District officials said at yesterday's hearing that this school year, 75 of the district's neediest elementary and middle schools and 25 high schools each got one extra teacher. Those are the jobs targeted for elimination unless the district finds other ways of funding them.
The district now has 10,392 teachers.
Yesterday also saw the last of two School Reform Commission hearings on the future of 41 schools that are run by private managers, including Edison Schools Inc., Temple University, and the University of Pennsylvania. The district's administration is calling for the number of privately managed schools to be cut to 14, and their payments from $18.6 million to $12 million. The managers now get $450 to $750 extra per student from the district.
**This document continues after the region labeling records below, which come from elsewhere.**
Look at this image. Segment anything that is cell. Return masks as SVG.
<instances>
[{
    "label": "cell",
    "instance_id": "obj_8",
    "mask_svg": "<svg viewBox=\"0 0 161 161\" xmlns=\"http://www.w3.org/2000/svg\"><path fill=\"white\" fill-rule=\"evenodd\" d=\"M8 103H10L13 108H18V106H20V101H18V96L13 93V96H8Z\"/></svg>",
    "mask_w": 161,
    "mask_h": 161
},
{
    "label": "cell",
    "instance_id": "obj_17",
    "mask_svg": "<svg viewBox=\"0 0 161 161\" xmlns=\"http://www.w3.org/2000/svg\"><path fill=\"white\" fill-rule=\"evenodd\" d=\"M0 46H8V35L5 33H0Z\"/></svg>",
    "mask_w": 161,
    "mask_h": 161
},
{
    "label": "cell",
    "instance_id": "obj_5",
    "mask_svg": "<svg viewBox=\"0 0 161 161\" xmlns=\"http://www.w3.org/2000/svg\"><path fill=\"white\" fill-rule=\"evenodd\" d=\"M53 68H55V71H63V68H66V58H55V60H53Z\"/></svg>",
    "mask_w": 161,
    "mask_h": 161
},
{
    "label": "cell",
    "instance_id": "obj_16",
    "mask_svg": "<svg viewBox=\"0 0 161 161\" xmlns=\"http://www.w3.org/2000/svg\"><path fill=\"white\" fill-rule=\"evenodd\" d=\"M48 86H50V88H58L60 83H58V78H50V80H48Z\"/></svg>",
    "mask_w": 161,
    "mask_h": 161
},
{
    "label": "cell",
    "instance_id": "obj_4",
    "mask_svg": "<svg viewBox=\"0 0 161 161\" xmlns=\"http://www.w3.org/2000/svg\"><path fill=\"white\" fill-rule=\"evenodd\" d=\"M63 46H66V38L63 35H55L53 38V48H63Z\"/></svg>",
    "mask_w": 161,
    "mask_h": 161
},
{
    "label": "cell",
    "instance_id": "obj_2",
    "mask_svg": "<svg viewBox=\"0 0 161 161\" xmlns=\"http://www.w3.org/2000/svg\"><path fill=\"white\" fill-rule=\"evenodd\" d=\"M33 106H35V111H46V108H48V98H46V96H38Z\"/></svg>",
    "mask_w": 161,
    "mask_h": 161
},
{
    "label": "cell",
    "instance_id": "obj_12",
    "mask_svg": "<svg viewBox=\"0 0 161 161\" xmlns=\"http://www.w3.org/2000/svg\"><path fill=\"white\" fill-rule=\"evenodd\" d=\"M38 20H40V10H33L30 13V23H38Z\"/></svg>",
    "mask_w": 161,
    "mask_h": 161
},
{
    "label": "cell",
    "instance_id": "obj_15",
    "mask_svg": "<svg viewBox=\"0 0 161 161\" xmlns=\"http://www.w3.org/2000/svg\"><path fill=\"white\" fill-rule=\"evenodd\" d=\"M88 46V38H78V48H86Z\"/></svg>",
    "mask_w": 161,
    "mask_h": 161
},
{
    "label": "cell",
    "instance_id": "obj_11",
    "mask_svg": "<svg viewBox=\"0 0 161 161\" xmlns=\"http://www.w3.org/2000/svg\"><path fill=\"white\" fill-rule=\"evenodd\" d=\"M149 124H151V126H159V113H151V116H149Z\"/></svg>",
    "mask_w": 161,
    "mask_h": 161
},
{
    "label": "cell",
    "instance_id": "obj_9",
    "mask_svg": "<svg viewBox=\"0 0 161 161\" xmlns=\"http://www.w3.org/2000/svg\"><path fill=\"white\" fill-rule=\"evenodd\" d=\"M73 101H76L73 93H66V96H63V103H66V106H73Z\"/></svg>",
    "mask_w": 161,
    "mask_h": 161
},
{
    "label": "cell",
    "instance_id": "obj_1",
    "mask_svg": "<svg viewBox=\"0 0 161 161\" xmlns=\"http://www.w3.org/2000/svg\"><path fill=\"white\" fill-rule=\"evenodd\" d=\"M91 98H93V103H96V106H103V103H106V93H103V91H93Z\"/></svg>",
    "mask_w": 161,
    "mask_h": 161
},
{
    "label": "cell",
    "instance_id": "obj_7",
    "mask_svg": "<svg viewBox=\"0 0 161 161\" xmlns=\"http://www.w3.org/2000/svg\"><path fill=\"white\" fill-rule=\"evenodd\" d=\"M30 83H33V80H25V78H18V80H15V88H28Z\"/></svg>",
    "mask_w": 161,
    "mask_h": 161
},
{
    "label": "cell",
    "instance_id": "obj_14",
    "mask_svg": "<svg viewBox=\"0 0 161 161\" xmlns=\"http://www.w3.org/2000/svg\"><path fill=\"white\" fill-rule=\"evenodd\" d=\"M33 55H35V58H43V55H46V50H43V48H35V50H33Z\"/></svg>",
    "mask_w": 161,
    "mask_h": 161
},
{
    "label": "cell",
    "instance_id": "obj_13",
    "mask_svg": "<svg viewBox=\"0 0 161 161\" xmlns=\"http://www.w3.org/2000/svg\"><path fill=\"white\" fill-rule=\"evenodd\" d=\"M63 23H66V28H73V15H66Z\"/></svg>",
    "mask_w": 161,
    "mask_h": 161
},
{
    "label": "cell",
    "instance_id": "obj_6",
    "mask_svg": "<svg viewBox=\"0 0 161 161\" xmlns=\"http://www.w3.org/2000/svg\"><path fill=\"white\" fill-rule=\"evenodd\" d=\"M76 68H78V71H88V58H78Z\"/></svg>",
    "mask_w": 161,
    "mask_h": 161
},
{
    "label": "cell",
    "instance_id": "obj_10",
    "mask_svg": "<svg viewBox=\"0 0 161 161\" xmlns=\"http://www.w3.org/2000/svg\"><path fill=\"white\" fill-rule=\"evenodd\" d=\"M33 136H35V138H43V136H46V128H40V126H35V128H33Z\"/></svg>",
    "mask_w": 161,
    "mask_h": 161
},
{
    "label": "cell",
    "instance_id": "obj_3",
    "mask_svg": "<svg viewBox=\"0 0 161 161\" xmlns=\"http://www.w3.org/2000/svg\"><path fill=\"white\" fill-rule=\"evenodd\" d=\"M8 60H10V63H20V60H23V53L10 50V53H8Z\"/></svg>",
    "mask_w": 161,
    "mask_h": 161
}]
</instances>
Dozens of parents showed up yesterday to ask that the schools stay in private hands. But some parents and community activists told the commission that the private managers had failed to produce better results than the district and said their funding should be cut.
Commission chairman James Nevels said he had not yet made up his mind about private management funding.
"We've heard from the public. We've heard from the providers," he said. "We'll be looking to see if anything we heard will influence the administration's recommendations."
The proposed elimination of 100 jobs comes on top of a plan to cut an additional 150 teachers because of a projected loss in student enrollment of 4,275.
Vallas said most of that decline - 3,300 students - is because of increasing charter-school enrollment. Last year, district officials said, more than 200 teaching jobs were lost because enrollment declined by about 6,000. Kirsch said that the district was already in violation of its union agreement, which mandates one teacher for every 30 students through grade three and one for every 33 students in the upper grades, so Vallas could not cut 250 more. "If he does, he will violate the contract again," Kirsch said.